We had a great turn out yesterday at bear creek with 17 boats. Congrats to Dennis and Brian for the win with 13.35lbs. And big fish honors went to the guys in second Brian Okeefe and Doug Gibson, their big fish went 6.70lbs and their total weight was 12.35lbs. Results are up on the web page and pics are soon to follow. Thanks for everybody showing up and being there early. Everything went smooth as it could go.


----------



## Brine (Mar 12, 2012)

Enjoyed it Brandon. Looking forward to the next event.


----------



## bsanders (Mar 12, 2012)

Hey, i enjoyed it also. We'll see you at Ft. Yargo. And a big thanks to you.


----------



## bigbarrow (Mar 12, 2012)

I enjoyed it Brandon, yall did a good job putting this all together


----------



## Fletch_W (Mar 12, 2012)

Still no pictures! What kind of operation are you running?


----------



## bsanders (Mar 12, 2012)

i know i know, fletch they are under the results page under the actual results i think there are 11 pics.


----------



## jsmis (Mar 13, 2012)

*bear creek*

brandon and chris
  very well run tournament


----------



## bsanders (Mar 13, 2012)

thanks johnny.


----------



## 12mcrebel (Mar 17, 2012)

*bear creek*

Congrats from whats been on here about smooth tournament.Sorry we couldnt make it.  Dan


----------



## jcanderson13 (Mar 18, 2012)

How do yall get around the slot limit for weigh in on Bear Creek?


----------



## Fletch_W (Mar 18, 2012)

jcanderson13 said:


> How do yall get around the slot limit for weigh in on Bear Creek?

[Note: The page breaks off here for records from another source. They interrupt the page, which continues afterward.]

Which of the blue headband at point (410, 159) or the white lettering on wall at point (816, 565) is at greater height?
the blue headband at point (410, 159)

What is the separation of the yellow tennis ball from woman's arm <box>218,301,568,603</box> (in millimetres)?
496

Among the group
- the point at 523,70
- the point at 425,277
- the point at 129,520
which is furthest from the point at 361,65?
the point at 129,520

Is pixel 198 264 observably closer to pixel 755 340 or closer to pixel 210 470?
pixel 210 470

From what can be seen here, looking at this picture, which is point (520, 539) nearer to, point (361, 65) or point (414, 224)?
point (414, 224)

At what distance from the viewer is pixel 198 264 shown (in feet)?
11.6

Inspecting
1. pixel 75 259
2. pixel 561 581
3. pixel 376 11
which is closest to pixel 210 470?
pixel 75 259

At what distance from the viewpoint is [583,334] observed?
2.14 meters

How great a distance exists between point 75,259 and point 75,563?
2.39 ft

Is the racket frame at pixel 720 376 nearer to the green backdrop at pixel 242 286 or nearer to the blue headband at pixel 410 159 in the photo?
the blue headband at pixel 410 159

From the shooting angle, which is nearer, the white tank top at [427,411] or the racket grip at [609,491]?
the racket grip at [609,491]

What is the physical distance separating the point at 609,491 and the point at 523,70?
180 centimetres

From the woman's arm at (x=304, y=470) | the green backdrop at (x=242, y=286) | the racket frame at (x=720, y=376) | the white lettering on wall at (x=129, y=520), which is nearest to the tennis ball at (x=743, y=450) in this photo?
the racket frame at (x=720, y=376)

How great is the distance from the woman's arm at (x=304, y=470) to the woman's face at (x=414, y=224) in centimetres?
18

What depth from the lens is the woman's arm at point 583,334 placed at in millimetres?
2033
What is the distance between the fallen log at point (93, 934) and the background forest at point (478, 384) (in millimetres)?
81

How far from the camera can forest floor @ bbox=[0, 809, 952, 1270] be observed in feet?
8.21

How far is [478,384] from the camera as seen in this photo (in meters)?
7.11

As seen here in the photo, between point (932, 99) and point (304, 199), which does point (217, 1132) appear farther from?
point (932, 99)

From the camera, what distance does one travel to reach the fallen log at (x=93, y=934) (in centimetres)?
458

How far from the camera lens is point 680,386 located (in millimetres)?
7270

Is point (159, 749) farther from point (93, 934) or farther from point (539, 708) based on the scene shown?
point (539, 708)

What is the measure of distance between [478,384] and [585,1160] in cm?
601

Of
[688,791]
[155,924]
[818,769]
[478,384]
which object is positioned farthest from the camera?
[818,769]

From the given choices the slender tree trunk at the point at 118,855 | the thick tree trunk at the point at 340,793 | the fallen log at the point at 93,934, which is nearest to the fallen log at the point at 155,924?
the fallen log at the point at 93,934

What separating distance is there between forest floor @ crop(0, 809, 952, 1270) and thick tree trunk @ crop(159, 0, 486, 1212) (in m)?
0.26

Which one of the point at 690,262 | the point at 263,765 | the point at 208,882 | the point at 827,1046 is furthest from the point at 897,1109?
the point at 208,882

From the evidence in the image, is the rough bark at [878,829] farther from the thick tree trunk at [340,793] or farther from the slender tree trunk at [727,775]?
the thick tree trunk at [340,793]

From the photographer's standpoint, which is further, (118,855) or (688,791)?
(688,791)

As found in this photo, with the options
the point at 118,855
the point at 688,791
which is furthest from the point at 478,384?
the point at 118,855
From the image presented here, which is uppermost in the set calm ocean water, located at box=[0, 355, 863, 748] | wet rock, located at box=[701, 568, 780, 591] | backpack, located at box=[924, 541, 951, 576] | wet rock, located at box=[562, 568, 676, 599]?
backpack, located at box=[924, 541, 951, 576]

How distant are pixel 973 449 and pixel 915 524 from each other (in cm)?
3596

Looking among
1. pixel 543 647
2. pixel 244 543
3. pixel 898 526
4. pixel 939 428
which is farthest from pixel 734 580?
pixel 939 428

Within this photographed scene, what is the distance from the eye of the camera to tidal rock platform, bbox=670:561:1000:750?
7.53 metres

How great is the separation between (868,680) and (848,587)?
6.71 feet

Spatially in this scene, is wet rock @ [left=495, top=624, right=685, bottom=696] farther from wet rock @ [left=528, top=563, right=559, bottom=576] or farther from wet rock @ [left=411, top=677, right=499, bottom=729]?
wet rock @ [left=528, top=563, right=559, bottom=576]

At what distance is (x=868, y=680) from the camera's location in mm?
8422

That's why the weights were so low on the results page, except for a few of the big-fish categories.

I assure you the average sized bass in that lake is larger than these bags...


----------



## jack butler (Mar 18, 2012)

There were only 2 fish above the slot weighed in and a lot of stories of fish that were in the slot


----------